Mary L. Sullivan, a bookbinder by trade, has tried her hand at breadmaking and collecting and drying herbs.
-- Photograph ProvidedFrom a workshop last summer, she learned a little from leather tanner and ethnobotany enthusiast Kelly Moody about making tinctures, salves and bitters. (To enter a whole world of handcrafting and culture, visit the robust blog and podcast www.ofsedgeandsalt.com).
“I don’t have background or working knowledge of making bitters, syrups or tinctures (concentrated herbal extracts), but Leah’s videos on Instagram (@highgardentea) identifying medicinal and edible plants in Tennessee yards, as well as Kelly’s experience in collecting herbs and making tinctures, salves and bitters, were my main inspiration,’’ Sullivan says.
Sullivan has collected herbs from the yard and dried them, for when she has a chance to experiment.

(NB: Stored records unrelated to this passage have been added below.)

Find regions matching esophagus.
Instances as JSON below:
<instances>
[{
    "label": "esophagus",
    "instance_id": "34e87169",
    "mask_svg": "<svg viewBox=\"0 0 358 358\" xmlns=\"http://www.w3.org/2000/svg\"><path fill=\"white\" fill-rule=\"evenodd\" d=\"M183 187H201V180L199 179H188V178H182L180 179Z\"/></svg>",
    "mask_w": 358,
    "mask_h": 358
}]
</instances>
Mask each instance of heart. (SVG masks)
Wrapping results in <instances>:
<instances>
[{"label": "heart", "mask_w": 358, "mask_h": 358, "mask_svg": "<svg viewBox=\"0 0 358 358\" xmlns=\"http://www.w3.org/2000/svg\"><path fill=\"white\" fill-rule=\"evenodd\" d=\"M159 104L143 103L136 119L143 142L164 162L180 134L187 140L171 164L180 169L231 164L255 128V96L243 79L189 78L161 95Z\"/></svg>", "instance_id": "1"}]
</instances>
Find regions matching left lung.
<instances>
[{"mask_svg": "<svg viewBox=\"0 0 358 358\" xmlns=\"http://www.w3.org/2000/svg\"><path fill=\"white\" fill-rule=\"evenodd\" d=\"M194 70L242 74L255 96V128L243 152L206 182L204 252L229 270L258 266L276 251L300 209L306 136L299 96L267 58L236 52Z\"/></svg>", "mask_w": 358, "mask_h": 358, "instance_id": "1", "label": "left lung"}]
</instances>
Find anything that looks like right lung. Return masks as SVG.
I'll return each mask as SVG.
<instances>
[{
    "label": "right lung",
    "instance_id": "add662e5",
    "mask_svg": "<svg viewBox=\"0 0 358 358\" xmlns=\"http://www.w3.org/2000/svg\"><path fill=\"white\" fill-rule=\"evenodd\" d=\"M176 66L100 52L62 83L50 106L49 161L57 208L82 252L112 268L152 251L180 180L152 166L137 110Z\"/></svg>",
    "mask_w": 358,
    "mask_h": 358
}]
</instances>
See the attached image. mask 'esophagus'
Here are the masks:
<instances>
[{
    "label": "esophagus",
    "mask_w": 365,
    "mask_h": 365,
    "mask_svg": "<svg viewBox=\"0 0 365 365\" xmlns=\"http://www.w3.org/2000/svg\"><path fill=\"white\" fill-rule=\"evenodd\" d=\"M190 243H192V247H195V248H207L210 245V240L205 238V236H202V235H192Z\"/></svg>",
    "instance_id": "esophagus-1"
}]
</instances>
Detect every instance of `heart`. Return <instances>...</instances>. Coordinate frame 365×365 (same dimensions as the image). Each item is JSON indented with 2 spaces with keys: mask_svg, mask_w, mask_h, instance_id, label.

“I have a variety of plants and herbs in my yard and garden that I hope I’ll be able to experiment with in the coming months.
“I also have a small plot of flax that I planted before Nashville shut down that I’m hoping to harvest in the fall.
“Several of my fellow students from the workshop last summer also decided to experiment with growing flax this year in hopes of being able to come together after it’s harvested to help process it for spinning thread and cords. It’s a labor-intensive process that benefits from having a bunch of people to help.
“Once it is safe for us to come together again, I imagine we might make plans to have a reunion of sorts and work on our flax.”